Input for this task =>

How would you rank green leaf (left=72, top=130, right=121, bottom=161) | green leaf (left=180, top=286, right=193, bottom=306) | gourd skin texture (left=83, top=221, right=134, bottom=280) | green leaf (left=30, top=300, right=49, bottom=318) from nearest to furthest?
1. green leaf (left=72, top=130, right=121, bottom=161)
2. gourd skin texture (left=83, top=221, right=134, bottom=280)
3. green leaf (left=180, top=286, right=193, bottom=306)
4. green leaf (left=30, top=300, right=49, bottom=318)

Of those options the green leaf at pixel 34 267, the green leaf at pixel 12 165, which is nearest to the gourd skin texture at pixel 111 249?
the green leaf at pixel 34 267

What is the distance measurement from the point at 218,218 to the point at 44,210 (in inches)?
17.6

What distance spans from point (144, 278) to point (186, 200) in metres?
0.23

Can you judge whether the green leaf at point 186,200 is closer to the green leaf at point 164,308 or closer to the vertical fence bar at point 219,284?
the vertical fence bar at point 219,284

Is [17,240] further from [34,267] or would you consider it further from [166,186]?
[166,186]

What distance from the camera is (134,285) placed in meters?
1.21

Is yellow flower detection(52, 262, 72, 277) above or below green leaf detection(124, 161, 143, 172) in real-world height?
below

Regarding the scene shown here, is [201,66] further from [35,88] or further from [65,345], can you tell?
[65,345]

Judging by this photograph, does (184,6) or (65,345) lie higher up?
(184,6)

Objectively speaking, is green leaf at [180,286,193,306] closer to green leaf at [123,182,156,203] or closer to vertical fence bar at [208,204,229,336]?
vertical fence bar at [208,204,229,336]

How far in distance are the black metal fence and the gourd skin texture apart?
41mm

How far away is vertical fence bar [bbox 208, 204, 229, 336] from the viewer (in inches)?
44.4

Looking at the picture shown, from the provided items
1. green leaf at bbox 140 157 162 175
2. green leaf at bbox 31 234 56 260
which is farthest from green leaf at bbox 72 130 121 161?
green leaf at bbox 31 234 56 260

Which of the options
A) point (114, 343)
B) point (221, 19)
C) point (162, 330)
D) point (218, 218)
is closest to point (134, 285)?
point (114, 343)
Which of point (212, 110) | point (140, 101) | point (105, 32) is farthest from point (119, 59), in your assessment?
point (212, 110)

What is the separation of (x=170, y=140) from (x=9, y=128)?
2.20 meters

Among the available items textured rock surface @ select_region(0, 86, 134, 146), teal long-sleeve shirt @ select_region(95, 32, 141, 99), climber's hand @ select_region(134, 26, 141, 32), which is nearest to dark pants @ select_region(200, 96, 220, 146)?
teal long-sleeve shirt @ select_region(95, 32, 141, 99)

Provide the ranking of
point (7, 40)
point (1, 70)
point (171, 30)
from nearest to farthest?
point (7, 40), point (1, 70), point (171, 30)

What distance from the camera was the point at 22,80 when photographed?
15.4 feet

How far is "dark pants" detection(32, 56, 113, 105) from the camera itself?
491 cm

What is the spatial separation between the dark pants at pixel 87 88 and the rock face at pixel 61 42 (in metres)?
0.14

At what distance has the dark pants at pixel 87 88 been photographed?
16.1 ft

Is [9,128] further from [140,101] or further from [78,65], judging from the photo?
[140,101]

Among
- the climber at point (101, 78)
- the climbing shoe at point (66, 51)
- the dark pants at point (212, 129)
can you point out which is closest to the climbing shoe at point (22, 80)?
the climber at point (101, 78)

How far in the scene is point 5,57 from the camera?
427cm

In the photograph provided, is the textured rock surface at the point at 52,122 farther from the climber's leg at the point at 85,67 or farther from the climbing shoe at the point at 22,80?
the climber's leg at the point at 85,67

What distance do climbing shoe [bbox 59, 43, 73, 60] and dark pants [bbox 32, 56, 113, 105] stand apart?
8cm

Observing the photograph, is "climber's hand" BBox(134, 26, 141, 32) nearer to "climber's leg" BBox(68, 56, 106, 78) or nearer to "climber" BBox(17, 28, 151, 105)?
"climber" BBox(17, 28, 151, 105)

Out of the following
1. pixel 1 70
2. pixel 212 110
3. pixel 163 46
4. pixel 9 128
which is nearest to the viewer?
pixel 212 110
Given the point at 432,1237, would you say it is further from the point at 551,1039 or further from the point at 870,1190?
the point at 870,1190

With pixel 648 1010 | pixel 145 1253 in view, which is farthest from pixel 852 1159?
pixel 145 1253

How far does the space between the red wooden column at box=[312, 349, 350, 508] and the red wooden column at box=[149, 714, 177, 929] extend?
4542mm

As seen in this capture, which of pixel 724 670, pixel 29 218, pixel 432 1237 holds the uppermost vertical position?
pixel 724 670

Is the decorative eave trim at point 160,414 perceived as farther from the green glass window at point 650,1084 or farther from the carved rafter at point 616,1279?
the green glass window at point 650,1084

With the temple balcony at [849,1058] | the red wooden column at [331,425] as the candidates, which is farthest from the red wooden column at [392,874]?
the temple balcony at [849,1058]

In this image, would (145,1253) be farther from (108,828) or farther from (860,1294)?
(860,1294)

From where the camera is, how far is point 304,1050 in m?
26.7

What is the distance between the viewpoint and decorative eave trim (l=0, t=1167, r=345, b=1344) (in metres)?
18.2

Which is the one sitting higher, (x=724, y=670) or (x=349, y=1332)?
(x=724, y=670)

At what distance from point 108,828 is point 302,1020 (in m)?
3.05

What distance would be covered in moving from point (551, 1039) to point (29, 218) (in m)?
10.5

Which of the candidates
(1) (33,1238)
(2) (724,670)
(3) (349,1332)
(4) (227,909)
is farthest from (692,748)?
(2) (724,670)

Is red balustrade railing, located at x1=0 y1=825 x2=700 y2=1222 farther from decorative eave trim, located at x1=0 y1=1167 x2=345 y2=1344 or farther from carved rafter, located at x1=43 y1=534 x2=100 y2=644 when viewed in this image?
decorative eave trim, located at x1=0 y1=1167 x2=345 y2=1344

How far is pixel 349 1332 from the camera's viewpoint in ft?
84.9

==

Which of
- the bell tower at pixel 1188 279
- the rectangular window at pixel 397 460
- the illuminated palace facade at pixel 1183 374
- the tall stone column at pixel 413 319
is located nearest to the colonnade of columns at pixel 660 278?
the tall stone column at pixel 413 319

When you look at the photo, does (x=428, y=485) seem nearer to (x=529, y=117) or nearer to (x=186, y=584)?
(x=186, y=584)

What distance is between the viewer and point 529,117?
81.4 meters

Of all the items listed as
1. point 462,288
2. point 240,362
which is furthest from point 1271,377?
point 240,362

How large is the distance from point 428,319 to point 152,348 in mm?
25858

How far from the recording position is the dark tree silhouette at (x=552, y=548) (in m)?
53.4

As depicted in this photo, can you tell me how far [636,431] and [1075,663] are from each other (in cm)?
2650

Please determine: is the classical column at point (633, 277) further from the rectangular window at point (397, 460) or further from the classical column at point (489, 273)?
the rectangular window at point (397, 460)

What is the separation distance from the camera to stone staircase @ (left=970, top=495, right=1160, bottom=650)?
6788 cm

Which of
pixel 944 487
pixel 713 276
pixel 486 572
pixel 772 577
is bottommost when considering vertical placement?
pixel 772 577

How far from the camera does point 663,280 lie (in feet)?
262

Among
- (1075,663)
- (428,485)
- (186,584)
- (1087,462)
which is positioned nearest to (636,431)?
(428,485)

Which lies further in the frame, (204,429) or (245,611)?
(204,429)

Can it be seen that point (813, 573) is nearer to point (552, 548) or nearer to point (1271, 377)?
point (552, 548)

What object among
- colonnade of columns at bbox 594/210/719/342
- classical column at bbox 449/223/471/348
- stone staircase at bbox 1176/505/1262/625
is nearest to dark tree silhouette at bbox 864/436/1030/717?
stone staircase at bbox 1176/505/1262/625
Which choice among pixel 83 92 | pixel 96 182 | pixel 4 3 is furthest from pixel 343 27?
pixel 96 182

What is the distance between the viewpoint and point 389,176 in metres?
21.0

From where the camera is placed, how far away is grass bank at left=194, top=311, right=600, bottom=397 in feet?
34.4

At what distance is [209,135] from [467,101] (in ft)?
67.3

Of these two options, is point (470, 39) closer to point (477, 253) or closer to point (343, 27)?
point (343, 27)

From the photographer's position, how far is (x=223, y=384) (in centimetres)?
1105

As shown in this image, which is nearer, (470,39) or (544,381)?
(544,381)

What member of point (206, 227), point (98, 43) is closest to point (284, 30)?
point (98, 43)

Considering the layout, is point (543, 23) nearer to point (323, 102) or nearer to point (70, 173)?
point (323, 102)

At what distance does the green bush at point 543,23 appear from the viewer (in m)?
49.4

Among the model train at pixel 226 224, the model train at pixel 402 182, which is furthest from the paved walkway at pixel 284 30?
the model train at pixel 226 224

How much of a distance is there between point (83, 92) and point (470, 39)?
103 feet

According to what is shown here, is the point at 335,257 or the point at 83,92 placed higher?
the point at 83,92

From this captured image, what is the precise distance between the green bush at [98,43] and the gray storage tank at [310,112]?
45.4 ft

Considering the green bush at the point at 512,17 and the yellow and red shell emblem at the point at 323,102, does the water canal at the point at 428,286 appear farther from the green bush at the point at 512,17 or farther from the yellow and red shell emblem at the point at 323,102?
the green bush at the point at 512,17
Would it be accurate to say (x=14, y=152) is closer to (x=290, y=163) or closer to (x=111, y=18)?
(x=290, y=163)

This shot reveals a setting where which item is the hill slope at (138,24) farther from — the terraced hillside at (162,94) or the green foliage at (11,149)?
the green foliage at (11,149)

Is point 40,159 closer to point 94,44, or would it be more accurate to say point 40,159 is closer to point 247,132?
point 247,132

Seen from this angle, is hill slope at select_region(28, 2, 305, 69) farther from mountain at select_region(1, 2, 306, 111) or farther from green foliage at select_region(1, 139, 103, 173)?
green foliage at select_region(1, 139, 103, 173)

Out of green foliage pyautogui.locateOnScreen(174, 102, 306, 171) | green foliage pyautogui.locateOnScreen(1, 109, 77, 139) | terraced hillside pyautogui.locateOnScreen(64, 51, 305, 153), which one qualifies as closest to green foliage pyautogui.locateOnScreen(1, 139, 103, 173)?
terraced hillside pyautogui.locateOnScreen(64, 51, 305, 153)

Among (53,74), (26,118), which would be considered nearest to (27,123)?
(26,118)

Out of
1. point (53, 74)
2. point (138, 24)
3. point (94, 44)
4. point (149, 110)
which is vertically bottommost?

Set problem => Repeat the material verbatim from the line containing "Is point 40,159" through the line containing "which is vertically bottommost?", including both of those lines.

Response for this exercise =>
Is point 40,159 closer to point 94,44, or would it be more accurate to say point 40,159 is closer to point 247,132?
point 247,132

Seen from this angle, is hill slope at select_region(28, 2, 305, 69) farther from mountain at select_region(1, 2, 306, 111) or farther from green foliage at select_region(1, 139, 103, 173)?
green foliage at select_region(1, 139, 103, 173)

Out of green foliage pyautogui.locateOnScreen(174, 102, 306, 171) | green foliage pyautogui.locateOnScreen(1, 109, 77, 139) | terraced hillside pyautogui.locateOnScreen(64, 51, 305, 153), which one qualifies as closest to green foliage pyautogui.locateOnScreen(1, 139, 103, 173)?
terraced hillside pyautogui.locateOnScreen(64, 51, 305, 153)

Among (53,74), (26,118), which would be considered nearest to (27,123)?
(26,118)

Out of
1. point (53, 74)
2. point (138, 24)
3. point (94, 44)
4. point (149, 110)
which is vertically bottommost?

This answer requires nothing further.